- Location: Al-Funduq, Israeli-occupied West Bank
- Date: 6 January 2025
- Target: Israelis
- Attack type: Mass shooting, terrorist attack
- Weapons: AK-style assault rifles
- Deaths: 3
- Injured: 8
- Perpetrator: Hamas and PIJ Al-Qassam Brigades members and a Al-Quds Brigades member in the Jenin Brigades;
- No. of participants: 3

= 2025 al-Funduq shooting =

2025 attack in the West Bank

On 6 January 2025, three Palestinian gunmen carried out a shooting attack on a bus and two cars in al-Funduq, northern West Bank, killing three people and injuring eight others.

== Background ==

The attack is part of the fighting between Israeli forces and Palestinian militants throughout the West Bank, which has escalated since the start of the Gaza war.

At the time of the attack, the Jenin Brigades, the umbrella militant formation to which the gunmen belonged, was under attack by the Palestinian Authority (PA).
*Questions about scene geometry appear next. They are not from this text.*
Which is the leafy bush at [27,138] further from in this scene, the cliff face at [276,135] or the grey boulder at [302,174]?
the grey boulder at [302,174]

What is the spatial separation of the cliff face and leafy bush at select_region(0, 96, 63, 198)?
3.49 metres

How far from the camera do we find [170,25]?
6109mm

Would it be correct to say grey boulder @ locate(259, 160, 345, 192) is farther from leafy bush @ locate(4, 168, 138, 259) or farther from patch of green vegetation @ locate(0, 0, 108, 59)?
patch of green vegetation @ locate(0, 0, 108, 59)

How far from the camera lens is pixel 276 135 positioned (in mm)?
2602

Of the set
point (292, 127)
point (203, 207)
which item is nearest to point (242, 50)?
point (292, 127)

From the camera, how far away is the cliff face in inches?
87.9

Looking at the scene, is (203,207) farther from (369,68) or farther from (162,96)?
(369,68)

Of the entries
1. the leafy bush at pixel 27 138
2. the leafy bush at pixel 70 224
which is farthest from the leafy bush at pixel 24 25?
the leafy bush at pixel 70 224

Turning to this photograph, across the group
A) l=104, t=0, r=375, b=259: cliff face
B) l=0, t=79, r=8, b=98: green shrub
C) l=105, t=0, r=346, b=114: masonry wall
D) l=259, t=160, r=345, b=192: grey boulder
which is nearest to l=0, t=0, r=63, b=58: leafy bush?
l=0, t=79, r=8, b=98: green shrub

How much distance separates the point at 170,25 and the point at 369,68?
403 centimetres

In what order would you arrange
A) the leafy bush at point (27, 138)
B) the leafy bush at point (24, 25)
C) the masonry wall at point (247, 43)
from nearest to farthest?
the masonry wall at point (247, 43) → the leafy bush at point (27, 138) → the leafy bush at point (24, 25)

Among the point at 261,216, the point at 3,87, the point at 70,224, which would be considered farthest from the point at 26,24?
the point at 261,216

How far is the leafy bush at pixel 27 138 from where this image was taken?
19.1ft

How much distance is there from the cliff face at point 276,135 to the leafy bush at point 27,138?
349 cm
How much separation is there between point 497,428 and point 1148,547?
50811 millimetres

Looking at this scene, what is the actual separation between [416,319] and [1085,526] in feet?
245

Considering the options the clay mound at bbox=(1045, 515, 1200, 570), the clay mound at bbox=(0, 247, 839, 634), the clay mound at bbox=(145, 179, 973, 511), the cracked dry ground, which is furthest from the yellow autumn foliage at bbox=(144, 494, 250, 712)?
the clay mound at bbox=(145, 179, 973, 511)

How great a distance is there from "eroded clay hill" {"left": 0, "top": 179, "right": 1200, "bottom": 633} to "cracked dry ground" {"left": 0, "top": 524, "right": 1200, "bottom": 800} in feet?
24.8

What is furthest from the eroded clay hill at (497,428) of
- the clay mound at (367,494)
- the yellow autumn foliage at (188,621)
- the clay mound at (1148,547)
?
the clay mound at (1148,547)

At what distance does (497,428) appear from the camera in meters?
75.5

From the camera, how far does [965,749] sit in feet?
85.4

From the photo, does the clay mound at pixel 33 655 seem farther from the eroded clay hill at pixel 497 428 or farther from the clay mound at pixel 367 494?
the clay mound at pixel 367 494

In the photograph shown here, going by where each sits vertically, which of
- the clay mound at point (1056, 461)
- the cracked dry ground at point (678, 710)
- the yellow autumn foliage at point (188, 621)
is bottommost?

The attack was meant to be a message to the PA– that their siege could not stifle militant reprisals against the Israeli occupation.

== Attack ==
Mohammed Zakarneh (a member of Palestinian Islamic Jihad), Qutaiba al-Shalabi, and Mohammed Nazal (members of Hamas) got out of a white sedan armed with assault rifles and opened fire at close range on a bus and two cars traveling along Highway 55 in Al-Funduq. Three people were killed and eight others were injured, including at least one seriously.

The attackers fled the scene after an armed civilian fired at them with a handgun. The Israel Defense Forces launched a manhunt to locate them using increased security and road blocks.

==Victims==
The victims were identified as 35-year-old police officer Elad Yaakov Winkelstein, 73-year-old Aliza Rais and 70-year-old Rachel Cohen. Out of the eight injured people, the 63-year-old bus driver was transported to a hospital in serious condition.

==Perpetrators==
The three Palestinian gunmen were from the Jenin area in the northern West Bank. Hamas's Al-Qassam Brigades claimed responsibility for the attack two days later.

==Aftermath==
In response to the attack, Israeli Prime Minister Benjamin Netanyahu's office said that he approved operations for capturing attackers and a series of additional defensive and offensive operations in West Bank. Following the attack, multiple reports emerged of Israeli settler retaliatory attacks against Palestinians in parts of the occupied West Bank.

Qutaiba al-Shalabi and Mohammed Nazal were killed by Israeli forces near Jenin on 22 January. On 16 April 2025, Mohammed Zakarneh was killed.